Gamificación de las clases
En los últimos tiempos es muy frecuente asistir a la proliferación de blogs o de cuentas en la red social de Instagram que abordan el tema de la educación. Uno de los aspectos más interesantes de dichas cuentas virtuales es que no se basan en un modelo de educación de antaño, sino que a partir de la experiencia cotidiana en el aula, el docente enfoca esta disciplina desde una perspectiva actual. Es a través del recurso a las fotos o a los vídeos en directo que cada profesor presenta a su público –de colegas, alumnos o de gente que está interesada en el idioma– sus ideas y recursos de clase. Más que nada, solemos hacer hincapié (yo también tengo una cuenta educativa sobre el español para extranjeros y el italiano para hispanohablantes) en la gamificación de nuestras clases, es decir, en un nuevo método que traslada la mecánica de los juegos al ámbito escolar y a cualquiera que sea su nivel.
¿Pero por qué apostar por un aprendizaje lúdico y no seguir adelante con el tradicional? Perdónenme los docentes mayores que yo, pero creo que la educación y con ella la enseñanza tienen que conformarse al paso del tiempo sin que se queden a lo que eran hace veinte o treinta años. Pese a la importancia que siguen teniendo las teorías pedagógicas sobre enseñanza bajo todos sus distintos enfoques, no ha de dejarse de lado que hoy en día vivimos rodeados de una conexión Internet que, aparte de permitirnos estar al tanto y siempre de lo que ocurre hasta en el otro lado del planeta, es una herramienta muy rentable para el aprendizaje actual. La gamificación es una pieza de dicha educación 3.0 que parece tener cada vez más éxito entre los alumnos. Personalmente he experimentado la gamificación para lengua española con un grupo de italianos y lo bien que aprendieron. No solo se soltaban a la hora de hablar o escribir unas líneas, sino que habían dejado de aburrirse en la temida clase de español. Con el italiano también me ha funcionado, y desde aquellos momentos en las aulas universitarias no he dejado la gamificación. Sin embargo, tampoco parece correcto no consultar nunca jamás un libro o un manual: cada docente intenta conjugar los dos enfoques –más y menos lúdico– para el bienestar de sus alumnos, que es lo que de verdad ha de primar. Y, desde luego, se publican muchos libros para profesores sobre cómo introducir el juego o la lectura en clase, con lo cual este podría representar un "medio camino" entre lo lúdico y lo teórico.

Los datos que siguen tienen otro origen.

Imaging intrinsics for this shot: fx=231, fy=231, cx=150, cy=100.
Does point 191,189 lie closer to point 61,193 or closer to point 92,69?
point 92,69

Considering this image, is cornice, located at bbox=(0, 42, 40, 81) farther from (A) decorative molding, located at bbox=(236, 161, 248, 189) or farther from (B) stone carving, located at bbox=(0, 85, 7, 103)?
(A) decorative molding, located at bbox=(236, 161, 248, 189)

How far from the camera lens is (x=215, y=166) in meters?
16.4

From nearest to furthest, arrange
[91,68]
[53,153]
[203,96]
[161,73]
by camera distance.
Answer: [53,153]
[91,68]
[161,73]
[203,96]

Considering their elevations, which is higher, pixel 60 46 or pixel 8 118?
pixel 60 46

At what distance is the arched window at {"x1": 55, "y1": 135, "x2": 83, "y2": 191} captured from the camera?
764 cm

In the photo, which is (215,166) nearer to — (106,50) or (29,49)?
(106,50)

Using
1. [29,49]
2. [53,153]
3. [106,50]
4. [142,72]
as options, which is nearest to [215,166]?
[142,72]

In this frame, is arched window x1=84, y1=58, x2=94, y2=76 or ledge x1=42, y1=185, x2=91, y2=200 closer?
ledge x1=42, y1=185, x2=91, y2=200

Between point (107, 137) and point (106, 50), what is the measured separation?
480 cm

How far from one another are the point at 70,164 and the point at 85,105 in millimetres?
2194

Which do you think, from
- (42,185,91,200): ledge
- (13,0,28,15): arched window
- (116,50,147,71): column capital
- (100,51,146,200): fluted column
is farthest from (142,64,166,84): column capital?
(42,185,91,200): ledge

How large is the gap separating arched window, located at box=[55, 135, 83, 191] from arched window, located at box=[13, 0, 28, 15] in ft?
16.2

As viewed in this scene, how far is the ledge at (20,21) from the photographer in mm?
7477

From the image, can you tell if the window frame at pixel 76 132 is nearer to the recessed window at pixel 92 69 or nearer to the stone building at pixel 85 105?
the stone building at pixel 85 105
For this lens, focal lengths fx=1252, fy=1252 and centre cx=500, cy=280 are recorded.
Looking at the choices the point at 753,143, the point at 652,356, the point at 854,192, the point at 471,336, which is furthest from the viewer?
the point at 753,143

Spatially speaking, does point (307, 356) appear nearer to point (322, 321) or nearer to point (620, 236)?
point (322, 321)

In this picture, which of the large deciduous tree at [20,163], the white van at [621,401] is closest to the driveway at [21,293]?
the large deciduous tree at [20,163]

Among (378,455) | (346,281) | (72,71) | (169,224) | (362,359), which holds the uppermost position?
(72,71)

Además, los alumnos (más o menos mayores) aprenden sin darse cuenta de que lo están haciendo. Y lo mismo se percibe con la lectura en el aula, ya que no es lo mismo mandar que los chicos lean algo en casa que leerlo y descubrirlo todos juntos en el aula.
Sigo convencida de que la educación necesita un cambio de rumbo total, o incluso una revolución; desde luego, la gamificación ya puede considerarse una etapa de dicho cambio radical. Con lo cual, ¿a qué esperas para gamificar tus clases?